Bagaimana cara kerja nectar collector?
Nectar collectors berfungsi seperti straw biasa, yang menggunakan daya hisap. Ujung seperti straw dipanaskan hingga sekitar 700 F atau lebih dan kemudian ditempatkan di dalam toples atau piring tahan panas yang berisi dabs. Wax langsung meleleh dan diubah menjadi uap saat straw bersentuhan dengan itu. Pada saat yang sama, pengguna menghirup melalui mouthpiece di atas, yang mengarahkan uap yang baru diproduksi ke atas melalui perangkat. Anda dapat menganggapnya sebagai dab rig terbalik karena wax dipanaskan dari atas bukan dari bawah.

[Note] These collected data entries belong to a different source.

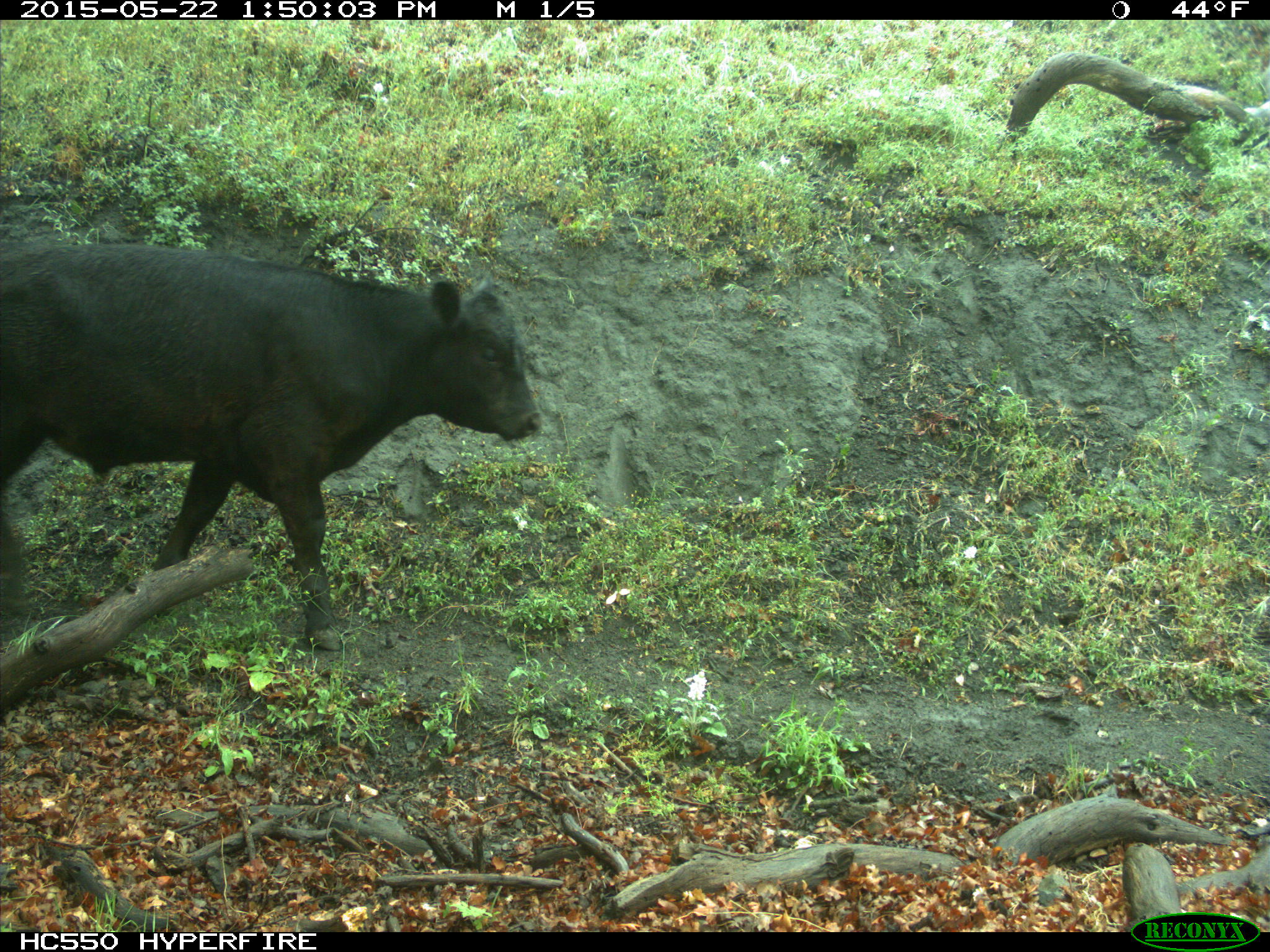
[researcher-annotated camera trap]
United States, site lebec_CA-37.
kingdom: Animalia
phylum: Chordata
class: Mammalia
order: Artiodactyla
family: Bovidae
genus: Bos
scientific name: Bos taurus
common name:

Dengan nectar collectors analog, ujungnya perlu dipanaskan secara manual. Tubuhnya dapat dibongkar untuk dibersihkan, dan ujung-ujung seperti straw itu dapat diganti. Beberapa honey straws memanaskan bagian dalamnya melalui elemen pemanas yang menggunakan daya baterai. Nectar collectors listrik, seperti Terp Pen XL, menggunakan koil yang dapat diganti seperti yang digunakan untuk wax pens.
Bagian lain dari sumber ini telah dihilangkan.